PROBLEM TO SOLVE — As the answer, give every line of the records that includes the word "Mercedes".
### DATASET CONTENT ###
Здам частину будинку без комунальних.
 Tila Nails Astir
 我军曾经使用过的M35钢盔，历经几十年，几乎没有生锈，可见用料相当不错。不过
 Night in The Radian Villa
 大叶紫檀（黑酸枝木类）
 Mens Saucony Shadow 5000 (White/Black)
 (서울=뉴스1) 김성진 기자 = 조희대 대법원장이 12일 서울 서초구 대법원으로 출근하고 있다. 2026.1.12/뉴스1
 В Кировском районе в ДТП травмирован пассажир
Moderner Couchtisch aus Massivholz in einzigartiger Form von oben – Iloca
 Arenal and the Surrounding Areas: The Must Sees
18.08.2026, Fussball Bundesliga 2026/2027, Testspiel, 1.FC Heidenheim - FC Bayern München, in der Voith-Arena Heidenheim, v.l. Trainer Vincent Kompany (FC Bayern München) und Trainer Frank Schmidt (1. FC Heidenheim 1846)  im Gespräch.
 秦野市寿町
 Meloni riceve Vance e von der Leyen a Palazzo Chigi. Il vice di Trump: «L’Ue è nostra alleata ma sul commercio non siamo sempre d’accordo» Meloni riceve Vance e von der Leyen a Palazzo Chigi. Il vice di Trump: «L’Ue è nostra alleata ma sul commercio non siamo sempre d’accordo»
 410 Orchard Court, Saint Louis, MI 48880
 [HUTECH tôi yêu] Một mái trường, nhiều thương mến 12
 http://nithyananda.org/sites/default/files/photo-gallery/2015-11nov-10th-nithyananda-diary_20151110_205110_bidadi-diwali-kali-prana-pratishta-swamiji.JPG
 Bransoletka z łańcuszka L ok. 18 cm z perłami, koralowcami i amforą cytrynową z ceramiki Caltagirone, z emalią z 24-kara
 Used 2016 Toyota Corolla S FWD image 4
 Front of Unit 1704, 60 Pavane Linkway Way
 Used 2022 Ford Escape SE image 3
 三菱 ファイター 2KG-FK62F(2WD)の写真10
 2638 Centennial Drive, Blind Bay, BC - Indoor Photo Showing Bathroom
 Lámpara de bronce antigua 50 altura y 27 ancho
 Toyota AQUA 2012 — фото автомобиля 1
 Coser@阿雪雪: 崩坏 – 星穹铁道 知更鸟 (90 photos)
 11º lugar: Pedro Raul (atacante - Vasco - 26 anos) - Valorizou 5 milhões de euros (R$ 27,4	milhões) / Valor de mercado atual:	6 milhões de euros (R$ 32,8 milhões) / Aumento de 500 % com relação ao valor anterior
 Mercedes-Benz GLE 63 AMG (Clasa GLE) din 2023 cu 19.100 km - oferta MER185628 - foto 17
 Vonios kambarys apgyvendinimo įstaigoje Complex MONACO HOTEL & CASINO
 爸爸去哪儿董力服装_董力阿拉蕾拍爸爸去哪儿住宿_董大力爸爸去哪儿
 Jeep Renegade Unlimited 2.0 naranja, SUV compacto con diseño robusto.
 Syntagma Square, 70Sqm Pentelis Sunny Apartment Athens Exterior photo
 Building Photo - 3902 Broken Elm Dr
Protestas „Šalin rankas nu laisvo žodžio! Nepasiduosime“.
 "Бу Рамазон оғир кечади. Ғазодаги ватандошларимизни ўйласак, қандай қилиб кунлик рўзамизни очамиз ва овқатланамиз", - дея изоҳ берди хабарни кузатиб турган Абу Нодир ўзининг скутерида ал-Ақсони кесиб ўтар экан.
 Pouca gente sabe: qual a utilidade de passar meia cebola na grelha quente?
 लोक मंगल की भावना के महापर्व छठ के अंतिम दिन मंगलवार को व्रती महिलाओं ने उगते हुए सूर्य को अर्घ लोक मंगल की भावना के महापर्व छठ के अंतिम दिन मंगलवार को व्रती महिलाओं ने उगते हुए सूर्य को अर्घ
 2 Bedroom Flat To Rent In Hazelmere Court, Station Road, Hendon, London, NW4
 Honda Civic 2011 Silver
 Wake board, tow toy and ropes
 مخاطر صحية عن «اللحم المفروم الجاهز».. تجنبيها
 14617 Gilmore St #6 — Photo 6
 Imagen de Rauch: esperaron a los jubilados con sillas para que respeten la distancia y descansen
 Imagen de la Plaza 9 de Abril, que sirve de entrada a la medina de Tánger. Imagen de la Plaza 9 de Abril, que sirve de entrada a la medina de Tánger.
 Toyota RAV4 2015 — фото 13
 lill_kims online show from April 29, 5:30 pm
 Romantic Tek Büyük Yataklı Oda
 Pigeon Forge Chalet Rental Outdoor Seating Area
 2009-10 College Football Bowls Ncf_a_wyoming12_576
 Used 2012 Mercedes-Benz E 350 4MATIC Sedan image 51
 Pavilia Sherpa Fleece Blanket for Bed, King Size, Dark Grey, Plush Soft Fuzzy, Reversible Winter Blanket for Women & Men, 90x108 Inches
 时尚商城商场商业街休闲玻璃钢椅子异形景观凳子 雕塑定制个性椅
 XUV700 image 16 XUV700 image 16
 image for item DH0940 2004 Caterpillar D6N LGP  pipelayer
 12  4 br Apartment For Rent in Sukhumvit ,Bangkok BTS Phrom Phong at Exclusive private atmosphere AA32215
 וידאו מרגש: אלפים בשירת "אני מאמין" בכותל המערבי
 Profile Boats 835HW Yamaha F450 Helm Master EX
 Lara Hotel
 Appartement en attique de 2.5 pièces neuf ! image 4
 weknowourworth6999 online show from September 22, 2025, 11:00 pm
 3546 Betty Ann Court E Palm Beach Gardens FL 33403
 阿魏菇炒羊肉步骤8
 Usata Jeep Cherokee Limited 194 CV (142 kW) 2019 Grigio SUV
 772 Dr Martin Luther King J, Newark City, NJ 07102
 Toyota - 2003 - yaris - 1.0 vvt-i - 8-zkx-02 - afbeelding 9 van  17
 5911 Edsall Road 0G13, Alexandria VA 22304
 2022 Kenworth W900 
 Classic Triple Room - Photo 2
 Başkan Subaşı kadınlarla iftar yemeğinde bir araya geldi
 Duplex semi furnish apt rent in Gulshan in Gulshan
###
SOLUTION TO THE EXERCISE —
 Mercedes-Benz GLE 63 AMG (Clasa GLE) din 2023 cu 19.100 km - oferta MER185628 - foto 17
 Used 2012 Mercedes-Benz E 350 4MATIC Sedan image 51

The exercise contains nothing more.